── Document extract ──

Lee started in radio on weekends at a small station in Montrose, Colorado in 1962 while still in high school. By 1963 he was on-air at Denver’s KIMN and soon hosting the all-night show. Probably best known for his longtime run as DJ Lee Randall and later Program Director at KTSA/San Antonio, he brought one of the most influential 50,000-watt stations in the country to number three nationally. He also worked at KFJZ/Dallas-Ft.Worth, WACO/Waco,KILT 610/Houston, and KHOU/Houston. In 1983, he left the broadcast booth to become a self-employed programming consultant. Over seventeen years he consulted over sixty stations across the US, frequently flying his own plane to the next gig. Cox Media Group’s Rob Roberts recently posted a tribute online, “Lee was an amazing radio man on two levels ... he was smarter than just about anyone and he loved sharing what he knew. Lee’s legacy lives on in radio stations everywhere because of his kindness in sharing.” In 1997, Lee left consulting to spend more time with new wife, Carrye.
He liked to refer to his radio days as having been “a professional athlete of the tongue,” and joked, “you can’t turn the dial off me now,” as he went on at length about an increasing number of interests.
Lee and Carrye moved to the home he designed and built in the Texas Hill Country. He turned his focus to golf and then horticulture with characteristic passion. In short order, he became a Comal Master Gardener, a gardening instructor, educational speaker and then a writer. His monthly gardening articles appeared in five Hill Country magazines for four years; he wrote his last piece from his hospital bed. While an inpatient, he learned he would be inducted into the Texas Radio Hall of Fame in November at a ceremony at the Texas Museum of Broadcasting and Communications in Kilgore, Texas.
Lee will be missed by so many. Wife, Carrye; sons, Michael Franzel and J. Wesley Franzel; sister Mary Nichol and family, sister Sharon Franzel, the many cousins who were like siblings to him through the years, a wealth of people in the radio and gardening worlds, and by Abby and Pauli, his “two favorite quadripeds.” Lee’s radio dial was turned off August 15, 2019 with Carrye by his side.
Memorial services will be held September 7, 2019, 10 am at St. John’s Episcopal Church, New Braunfels, TX. Donations may be made to Hope Hospice of New Braunfels whose team made all the difference through the last of his journey.

───
── Supplied entries ──

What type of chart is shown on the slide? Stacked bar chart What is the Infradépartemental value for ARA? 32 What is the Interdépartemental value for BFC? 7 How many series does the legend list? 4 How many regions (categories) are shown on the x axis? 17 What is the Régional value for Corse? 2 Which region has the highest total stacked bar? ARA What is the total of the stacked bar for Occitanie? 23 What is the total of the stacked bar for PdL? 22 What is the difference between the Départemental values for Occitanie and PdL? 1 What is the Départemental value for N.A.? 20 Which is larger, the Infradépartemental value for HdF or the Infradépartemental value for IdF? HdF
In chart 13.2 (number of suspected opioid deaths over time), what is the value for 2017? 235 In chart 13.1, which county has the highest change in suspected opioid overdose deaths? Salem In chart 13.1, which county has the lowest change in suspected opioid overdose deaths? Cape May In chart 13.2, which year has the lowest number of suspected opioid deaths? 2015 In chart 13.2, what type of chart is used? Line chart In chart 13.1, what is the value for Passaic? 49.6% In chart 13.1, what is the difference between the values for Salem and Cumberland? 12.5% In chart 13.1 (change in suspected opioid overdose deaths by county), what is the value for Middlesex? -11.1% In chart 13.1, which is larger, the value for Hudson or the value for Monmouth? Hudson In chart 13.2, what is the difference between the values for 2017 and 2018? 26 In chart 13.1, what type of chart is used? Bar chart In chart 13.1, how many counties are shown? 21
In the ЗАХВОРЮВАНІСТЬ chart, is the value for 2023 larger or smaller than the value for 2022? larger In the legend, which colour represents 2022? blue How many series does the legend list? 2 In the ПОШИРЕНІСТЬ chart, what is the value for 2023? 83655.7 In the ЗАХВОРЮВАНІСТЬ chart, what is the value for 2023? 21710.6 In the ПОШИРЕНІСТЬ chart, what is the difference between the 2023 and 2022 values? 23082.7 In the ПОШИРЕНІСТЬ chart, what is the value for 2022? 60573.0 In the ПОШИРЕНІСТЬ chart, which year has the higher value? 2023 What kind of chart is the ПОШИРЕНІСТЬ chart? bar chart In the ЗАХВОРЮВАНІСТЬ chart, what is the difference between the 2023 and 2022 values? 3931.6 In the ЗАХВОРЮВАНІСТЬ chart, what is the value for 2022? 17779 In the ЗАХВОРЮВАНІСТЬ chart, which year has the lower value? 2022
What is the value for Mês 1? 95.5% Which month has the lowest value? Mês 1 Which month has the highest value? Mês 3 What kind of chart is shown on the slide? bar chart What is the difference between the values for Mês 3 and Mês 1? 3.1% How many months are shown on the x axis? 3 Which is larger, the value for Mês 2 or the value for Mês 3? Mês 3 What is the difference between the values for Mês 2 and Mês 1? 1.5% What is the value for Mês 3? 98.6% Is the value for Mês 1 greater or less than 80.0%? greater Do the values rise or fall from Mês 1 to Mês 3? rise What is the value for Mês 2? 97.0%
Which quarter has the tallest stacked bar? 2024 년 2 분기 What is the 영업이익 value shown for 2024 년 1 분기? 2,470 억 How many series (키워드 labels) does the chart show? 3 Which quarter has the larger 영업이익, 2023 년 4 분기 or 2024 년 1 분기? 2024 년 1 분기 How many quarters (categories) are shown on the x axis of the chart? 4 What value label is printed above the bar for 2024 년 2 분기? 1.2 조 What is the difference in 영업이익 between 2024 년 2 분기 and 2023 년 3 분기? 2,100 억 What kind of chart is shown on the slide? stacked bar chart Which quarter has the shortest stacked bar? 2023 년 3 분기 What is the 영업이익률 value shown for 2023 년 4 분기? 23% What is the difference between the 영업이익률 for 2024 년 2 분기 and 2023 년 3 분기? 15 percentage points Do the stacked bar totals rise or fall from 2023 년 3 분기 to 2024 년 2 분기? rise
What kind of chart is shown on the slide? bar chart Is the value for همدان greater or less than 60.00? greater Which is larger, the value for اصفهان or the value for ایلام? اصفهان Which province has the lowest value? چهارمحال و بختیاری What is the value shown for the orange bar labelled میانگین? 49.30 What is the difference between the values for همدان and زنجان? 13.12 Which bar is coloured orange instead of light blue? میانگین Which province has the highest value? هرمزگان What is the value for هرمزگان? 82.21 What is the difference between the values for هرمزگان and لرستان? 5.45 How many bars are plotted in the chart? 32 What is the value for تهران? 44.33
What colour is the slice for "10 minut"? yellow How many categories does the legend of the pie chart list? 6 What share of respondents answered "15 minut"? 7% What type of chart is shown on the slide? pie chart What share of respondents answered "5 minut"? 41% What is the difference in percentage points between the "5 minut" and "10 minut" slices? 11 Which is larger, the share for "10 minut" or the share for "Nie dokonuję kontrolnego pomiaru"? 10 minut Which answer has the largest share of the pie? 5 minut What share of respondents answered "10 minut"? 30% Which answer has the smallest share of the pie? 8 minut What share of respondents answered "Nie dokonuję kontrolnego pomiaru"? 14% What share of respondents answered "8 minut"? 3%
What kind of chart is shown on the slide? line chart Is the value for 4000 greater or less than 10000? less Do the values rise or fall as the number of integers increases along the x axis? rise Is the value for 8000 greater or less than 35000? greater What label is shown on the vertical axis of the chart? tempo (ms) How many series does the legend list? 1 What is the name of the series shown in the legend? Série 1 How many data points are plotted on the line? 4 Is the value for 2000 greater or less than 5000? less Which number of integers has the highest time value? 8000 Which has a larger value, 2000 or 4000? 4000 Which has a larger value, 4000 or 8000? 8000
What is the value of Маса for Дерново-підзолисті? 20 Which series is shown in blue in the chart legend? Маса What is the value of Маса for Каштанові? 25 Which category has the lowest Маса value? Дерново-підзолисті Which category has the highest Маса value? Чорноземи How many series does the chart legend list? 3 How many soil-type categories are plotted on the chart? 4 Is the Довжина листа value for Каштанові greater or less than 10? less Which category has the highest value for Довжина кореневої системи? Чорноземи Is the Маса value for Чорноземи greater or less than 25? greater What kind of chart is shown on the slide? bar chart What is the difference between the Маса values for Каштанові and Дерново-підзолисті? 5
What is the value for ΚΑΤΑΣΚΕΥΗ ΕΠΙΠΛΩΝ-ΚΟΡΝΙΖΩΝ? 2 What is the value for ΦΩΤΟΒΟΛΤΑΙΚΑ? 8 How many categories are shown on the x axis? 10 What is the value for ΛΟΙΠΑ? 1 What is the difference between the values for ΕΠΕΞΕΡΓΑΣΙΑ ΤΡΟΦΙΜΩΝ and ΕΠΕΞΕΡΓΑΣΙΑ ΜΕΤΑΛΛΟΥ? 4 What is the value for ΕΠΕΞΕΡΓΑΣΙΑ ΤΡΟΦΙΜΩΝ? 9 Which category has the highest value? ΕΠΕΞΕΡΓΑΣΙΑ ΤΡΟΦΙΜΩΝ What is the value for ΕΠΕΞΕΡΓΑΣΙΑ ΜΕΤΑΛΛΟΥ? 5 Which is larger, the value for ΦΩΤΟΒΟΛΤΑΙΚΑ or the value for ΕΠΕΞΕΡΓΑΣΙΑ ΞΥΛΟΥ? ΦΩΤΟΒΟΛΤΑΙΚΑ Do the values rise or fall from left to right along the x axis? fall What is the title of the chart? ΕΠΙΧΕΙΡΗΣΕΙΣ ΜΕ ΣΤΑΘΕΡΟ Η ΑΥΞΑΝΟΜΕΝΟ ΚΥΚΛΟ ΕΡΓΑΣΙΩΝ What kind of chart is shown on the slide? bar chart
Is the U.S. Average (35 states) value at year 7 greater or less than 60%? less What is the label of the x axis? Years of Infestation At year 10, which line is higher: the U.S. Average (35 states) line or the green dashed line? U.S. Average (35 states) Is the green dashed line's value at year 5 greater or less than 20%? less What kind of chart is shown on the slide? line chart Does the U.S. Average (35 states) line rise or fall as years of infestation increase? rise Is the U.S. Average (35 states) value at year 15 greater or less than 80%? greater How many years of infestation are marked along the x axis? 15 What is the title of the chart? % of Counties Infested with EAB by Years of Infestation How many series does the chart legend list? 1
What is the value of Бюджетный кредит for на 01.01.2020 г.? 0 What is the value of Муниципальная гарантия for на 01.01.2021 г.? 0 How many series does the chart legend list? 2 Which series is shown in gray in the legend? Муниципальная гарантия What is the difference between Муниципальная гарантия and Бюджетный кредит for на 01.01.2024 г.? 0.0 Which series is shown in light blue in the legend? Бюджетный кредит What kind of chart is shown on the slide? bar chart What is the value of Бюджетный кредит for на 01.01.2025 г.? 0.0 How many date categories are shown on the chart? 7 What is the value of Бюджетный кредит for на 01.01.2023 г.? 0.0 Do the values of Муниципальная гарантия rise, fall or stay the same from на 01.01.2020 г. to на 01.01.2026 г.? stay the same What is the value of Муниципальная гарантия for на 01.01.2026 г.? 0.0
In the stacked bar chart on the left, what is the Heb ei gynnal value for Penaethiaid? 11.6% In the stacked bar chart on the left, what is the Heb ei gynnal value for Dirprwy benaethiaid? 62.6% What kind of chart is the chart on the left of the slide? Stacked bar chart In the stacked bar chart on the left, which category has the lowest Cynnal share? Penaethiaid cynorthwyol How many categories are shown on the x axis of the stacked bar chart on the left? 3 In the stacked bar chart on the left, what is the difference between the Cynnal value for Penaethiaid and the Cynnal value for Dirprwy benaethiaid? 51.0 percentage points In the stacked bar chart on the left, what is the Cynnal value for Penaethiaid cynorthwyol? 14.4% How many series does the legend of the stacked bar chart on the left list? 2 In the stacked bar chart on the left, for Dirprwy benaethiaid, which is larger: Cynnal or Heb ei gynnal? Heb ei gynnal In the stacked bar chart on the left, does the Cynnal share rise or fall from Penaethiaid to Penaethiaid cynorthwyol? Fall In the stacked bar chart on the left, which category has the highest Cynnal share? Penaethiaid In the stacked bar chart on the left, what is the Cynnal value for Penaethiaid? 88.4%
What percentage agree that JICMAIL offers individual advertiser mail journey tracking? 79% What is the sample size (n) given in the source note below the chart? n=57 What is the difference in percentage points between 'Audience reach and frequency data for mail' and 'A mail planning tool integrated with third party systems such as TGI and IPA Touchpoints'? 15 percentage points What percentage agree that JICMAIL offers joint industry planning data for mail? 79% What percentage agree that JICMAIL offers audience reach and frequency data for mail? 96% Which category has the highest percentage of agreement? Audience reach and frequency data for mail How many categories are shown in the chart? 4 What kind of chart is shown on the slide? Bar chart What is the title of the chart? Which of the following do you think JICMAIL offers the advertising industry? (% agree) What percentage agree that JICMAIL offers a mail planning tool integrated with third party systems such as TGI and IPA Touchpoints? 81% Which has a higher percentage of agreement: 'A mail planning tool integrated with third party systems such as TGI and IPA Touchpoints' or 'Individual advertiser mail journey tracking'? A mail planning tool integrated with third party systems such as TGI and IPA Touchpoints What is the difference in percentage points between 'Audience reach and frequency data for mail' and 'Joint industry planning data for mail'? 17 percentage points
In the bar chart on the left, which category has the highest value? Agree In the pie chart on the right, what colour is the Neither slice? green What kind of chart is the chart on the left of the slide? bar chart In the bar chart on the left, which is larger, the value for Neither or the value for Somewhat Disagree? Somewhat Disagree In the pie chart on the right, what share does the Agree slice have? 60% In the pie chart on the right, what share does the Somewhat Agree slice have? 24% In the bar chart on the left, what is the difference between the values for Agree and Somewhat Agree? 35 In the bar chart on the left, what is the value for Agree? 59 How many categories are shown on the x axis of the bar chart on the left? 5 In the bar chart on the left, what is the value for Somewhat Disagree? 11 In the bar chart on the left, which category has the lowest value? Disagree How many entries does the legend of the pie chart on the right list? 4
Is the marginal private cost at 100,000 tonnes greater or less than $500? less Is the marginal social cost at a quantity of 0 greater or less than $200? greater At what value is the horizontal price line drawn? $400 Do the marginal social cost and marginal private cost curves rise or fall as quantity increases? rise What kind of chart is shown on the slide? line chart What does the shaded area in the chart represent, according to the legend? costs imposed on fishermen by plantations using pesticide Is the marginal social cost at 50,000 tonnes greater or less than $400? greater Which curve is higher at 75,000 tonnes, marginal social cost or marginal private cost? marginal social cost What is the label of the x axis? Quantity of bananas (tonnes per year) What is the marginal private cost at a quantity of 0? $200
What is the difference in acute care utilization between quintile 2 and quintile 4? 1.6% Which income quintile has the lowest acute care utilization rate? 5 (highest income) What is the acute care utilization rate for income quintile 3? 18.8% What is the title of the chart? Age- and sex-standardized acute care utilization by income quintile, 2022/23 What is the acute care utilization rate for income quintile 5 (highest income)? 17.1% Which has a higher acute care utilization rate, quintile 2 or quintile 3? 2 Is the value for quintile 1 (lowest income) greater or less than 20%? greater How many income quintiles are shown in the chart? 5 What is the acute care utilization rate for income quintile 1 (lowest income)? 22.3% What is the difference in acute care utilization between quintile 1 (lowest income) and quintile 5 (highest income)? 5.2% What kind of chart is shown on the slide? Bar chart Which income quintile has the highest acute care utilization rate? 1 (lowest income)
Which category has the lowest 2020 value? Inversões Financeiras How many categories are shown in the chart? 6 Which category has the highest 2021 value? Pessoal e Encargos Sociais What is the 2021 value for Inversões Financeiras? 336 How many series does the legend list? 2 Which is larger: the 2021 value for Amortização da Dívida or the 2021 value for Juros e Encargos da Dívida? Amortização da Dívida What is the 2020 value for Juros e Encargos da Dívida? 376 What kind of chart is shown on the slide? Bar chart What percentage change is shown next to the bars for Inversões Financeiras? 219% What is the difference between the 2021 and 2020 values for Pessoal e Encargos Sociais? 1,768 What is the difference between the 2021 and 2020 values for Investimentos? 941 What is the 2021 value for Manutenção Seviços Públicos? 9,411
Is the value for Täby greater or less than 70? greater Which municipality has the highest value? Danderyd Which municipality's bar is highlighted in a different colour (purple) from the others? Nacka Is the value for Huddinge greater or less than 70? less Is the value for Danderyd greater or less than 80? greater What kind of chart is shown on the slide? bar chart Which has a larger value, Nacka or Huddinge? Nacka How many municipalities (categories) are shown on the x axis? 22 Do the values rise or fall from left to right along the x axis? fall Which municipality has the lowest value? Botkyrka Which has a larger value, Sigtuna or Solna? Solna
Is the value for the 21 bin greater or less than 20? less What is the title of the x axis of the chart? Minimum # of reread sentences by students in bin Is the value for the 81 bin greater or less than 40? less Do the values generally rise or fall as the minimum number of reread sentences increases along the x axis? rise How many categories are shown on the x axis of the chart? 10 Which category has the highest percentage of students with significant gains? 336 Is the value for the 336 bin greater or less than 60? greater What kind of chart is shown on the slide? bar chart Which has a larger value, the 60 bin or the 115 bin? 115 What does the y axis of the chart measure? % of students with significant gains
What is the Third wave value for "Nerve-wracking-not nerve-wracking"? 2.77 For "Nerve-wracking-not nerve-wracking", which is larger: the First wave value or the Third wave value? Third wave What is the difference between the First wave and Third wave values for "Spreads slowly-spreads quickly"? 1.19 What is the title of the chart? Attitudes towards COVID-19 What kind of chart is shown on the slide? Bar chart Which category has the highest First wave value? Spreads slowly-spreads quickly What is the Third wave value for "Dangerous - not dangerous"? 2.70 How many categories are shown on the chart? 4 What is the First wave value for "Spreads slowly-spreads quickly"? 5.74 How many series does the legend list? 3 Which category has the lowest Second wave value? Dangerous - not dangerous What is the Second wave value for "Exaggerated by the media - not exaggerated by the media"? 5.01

───

Your objective: Write out the obituary word for word, everything from "Lee will be" down to "by his side.".

Exercise response:
Lee will be missed by so many. Wife, Carrye; sons, Michael Franzel and J. Wesley Franzel; sister Mary Nichol and family, sister Sharon Franzel, the many cousins who were like siblings to him through the years, a wealth of people in the radio and gardening worlds, and by Abby and Pauli, his “two favorite quadripeds.” Lee’s radio dial was turned off August 15, 2019 with Carrye by his side.